## RECORDS PROVIDED

- - -

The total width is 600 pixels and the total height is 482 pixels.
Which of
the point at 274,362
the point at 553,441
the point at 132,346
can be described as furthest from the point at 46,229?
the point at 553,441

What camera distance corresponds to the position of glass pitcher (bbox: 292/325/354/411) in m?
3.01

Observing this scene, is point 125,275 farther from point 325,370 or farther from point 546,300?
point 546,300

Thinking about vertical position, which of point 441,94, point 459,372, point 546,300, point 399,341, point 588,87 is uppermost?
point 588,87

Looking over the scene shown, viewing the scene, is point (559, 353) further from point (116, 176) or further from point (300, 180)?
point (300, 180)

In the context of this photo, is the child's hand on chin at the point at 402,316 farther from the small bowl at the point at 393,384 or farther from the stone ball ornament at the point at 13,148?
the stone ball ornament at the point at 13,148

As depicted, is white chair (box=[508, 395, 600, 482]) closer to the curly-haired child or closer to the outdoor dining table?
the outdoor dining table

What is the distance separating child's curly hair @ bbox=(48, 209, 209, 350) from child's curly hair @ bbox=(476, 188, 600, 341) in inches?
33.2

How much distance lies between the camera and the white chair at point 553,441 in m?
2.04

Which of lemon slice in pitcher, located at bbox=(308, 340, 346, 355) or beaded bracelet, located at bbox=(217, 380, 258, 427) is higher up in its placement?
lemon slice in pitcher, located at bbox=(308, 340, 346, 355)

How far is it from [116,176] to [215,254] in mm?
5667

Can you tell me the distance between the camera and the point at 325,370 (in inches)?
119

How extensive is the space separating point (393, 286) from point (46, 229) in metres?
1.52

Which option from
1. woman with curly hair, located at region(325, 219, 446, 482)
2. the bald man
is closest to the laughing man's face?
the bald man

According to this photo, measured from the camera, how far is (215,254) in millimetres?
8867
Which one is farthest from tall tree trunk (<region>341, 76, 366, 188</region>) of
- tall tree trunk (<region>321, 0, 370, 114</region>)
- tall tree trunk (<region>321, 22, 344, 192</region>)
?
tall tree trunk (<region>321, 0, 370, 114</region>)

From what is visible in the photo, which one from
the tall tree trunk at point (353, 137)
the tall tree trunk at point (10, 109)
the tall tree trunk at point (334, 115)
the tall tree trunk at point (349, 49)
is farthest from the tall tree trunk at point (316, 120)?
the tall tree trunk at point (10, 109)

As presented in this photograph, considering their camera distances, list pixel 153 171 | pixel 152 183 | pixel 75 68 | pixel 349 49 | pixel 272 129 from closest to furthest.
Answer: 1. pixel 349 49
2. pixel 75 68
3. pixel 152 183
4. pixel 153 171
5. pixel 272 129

- - -

Write out the items again, switching "farthest" to "most distant" wherever it occurs and changing nothing else.

The total width is 600 pixels and the total height is 482 pixels.
Which of
the point at 274,362
the point at 553,441
the point at 132,346
can be described as furthest from the point at 46,229?
the point at 553,441

What camera distance corresponds to the position of glass pitcher (bbox: 292/325/354/411) in m?
3.01

Observing this scene, is point 125,275 farther from point 325,370 or farther from point 546,300?
point 546,300

Thinking about vertical position, which of point 441,94, point 459,372, point 546,300, point 399,341, point 588,87 is uppermost?
point 588,87

Looking over the scene shown, viewing the scene, is point (559, 353) further from point (116, 176) or further from point (300, 180)?
point (300, 180)

In the context of this photo, is the child's hand on chin at the point at 402,316 farther from the small bowl at the point at 393,384 or farther from the stone ball ornament at the point at 13,148?
the stone ball ornament at the point at 13,148

As depicted, is white chair (box=[508, 395, 600, 482]) closer to the curly-haired child or closer to the outdoor dining table?
the outdoor dining table

What is the distance separating child's curly hair @ bbox=(48, 209, 209, 350) from child's curly hair @ bbox=(476, 188, 600, 341) in inches?
33.2

How much distance lies between the camera and the white chair at point 553,441 in m?
2.04

Which of lemon slice in pitcher, located at bbox=(308, 340, 346, 355) or beaded bracelet, located at bbox=(217, 380, 258, 427) is higher up in its placement?
lemon slice in pitcher, located at bbox=(308, 340, 346, 355)

How far is it from [116,176] to [215,254] in mm?
5667

Can you tell me the distance between the camera and the point at 325,370 (in inches)?
119

How extensive is the space separating point (393, 286) from point (46, 229) in metres?
1.52

Which option from
1. woman with curly hair, located at region(325, 219, 446, 482)
2. the bald man
is closest to the laughing man's face?
the bald man

According to this photo, measured from the camera, how far is (215,254) in millimetres?
8867
Which one is most distant from tall tree trunk (<region>341, 76, 366, 188</region>) of
- tall tree trunk (<region>321, 0, 370, 114</region>)
- tall tree trunk (<region>321, 22, 344, 192</region>)
?
tall tree trunk (<region>321, 0, 370, 114</region>)

From what is visible in the photo, which one from
the tall tree trunk at point (353, 137)
the tall tree trunk at point (10, 109)
the tall tree trunk at point (334, 115)
the tall tree trunk at point (349, 49)
is most distant from the tall tree trunk at point (316, 120)?
the tall tree trunk at point (10, 109)

As presented in this photograph, considering their camera distances, list pixel 153 171 | pixel 152 183 | pixel 75 68 | pixel 349 49 | pixel 272 129 from closest to furthest.
Answer: 1. pixel 349 49
2. pixel 75 68
3. pixel 152 183
4. pixel 153 171
5. pixel 272 129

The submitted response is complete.